== Görev Tanımı ==
Grönland madenciliğiyle ilgili haberin "Fakat Nathanielsen, ABD’nin" ile başlayıp "karışık olduğunu söyledi." ile biten bölümünü, "tamamen" yerine "büyük ölçüde" koyarak yeniden yazın.

== Kaynak Metin ==
Bizi Takip Edin

DİPLOMASİ

Maden Bakanı: Trump’ın açıklamaları Grönland yatırımcılarını ürkütme riski taşıyor

Yayınlanma

Grönland Madencilik Bakanı Naaja Nathanielsen, Donald Trump’ın Kuzey Kutbu adasını satın alma önerisinin, uluslararası yatırımcılara maden pazarlaması için “yıkıcı” olabileceği konusunda uyardı. 

Nathanielsen Financial Times’a (FT) verdiği demeçte, ABD’nin seçilmiş başkanının söyleminin ve özellikle de adayı ele geçirmek için güç kullanabileceğini ima etmesinin istikrarlı, kaynak zengini bir demokrasi olarak imajına zarar verme riski taşıdığını söyledi.

Nathanielsen, “Grönland’da askeri kullanımı dışlamamaktan bahsettiğinde, yatırımcıların Grönland’ı nasıl algılayacağı konusunda oldukça endişelendim; belki de istikrarsız veya istila edilmek üzere olan bir demokrasi olarak [görecekler]” dedi.

Bakan, bunun Grönland maden sektörü için yıkıcı olacağını çünkü yatırımcıların “istikrarsızlığı sevmediğini” savundu.

Maden yatırımcılarının kafası karışık

Konuyla ilgili bilgi sahibi bir kişi, bazı maden şirketlerinin ada hükümetinden “Grönland’ın ABD tarafından işgal edilmesi halinde” ruhsatlarının geçerliliğini koruyacağına dair bir garanti istediğini söyledi.

Fakat Nathanielsen, ABD’nin yeni başkanının sözlerini yorumlamanın doğru yolunun bu olmadığına inandığını söyledi ve “Söylemleri bir kenara bırakırsanız, Trump’ın Grönland’daki doğal kaynakların kullanılması gerektiğini düşündüğünü duyuyorum ve biz de bu konuda onunla tamamen hemfikiriz,” dedi.

Bakanlık portföyünde iş, ticaret, adalet ve cinsiyet eşitliği konuları bulunan Nathanielsen, Grönland’da faaliyet gösteren madencilik şirketlerinin de benzer bir görüşe sahip olduğunu ve aslında endişeli olmaktan çok kafalarının karışık olduğunu söyledi.

Bakan, “Herkes nefesini tutmuş, ‘Buradaki asıl mesaj nedir? Her şey nereye varacak?’ diye bekliyor,” dedi.

“Batının Grönland madenlerine yatırım yapmaması jeopolitik bir hata”

Grönland, Çin’in hakim olduğu bir sektör olan pek çok nadir toprak ve mineral için kendisini batılı bir madencilik alternatifi olarak sunarak Pekin ve Moskova’yı dışarıda tutmak isteyen ABD’li yetkililerin dikkatini çekti.

== Çıkarılan Bilgiler ==

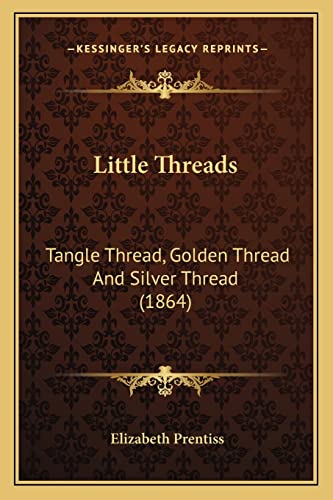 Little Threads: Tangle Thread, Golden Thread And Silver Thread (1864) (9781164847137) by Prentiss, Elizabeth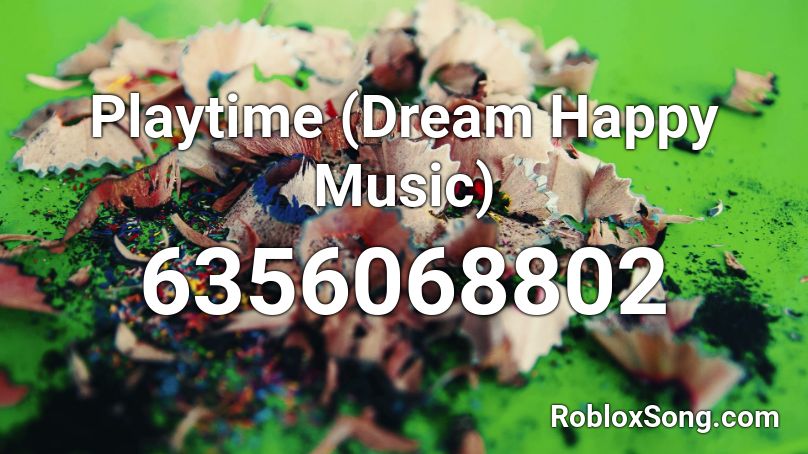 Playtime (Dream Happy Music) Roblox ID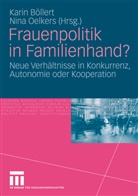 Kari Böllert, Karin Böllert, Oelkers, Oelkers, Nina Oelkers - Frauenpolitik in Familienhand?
--
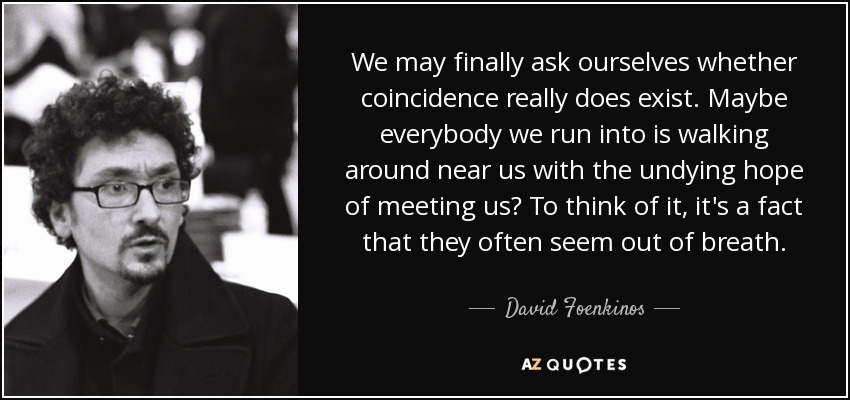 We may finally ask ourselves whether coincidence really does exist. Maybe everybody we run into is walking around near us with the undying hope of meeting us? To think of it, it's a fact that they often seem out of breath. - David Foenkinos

== Görev Yanıtı ==
Fakat Nathanielsen, ABD’nin yeni başkanının sözlerini yorumlamanın doğru yolunun bu olmadığına inandığını söyledi ve “Söylemleri bir kenara bırakırsanız, Trump’ın Grönland’daki doğal kaynakların kullanılması gerektiğini düşündüğünü duyuyorum ve biz de bu konuda onunla büyük ölçüde hemfikiriz,” dedi.

Bakanlık portföyünde iş, ticaret, adalet ve cinsiyet eşitliği konuları bulunan Nathanielsen, Grönland’da faaliyet gösteren madencilik şirketlerinin de benzer bir görüşe sahip olduğunu ve aslında endişeli olmaktan çok kafalarının karışık olduğunu söyledi.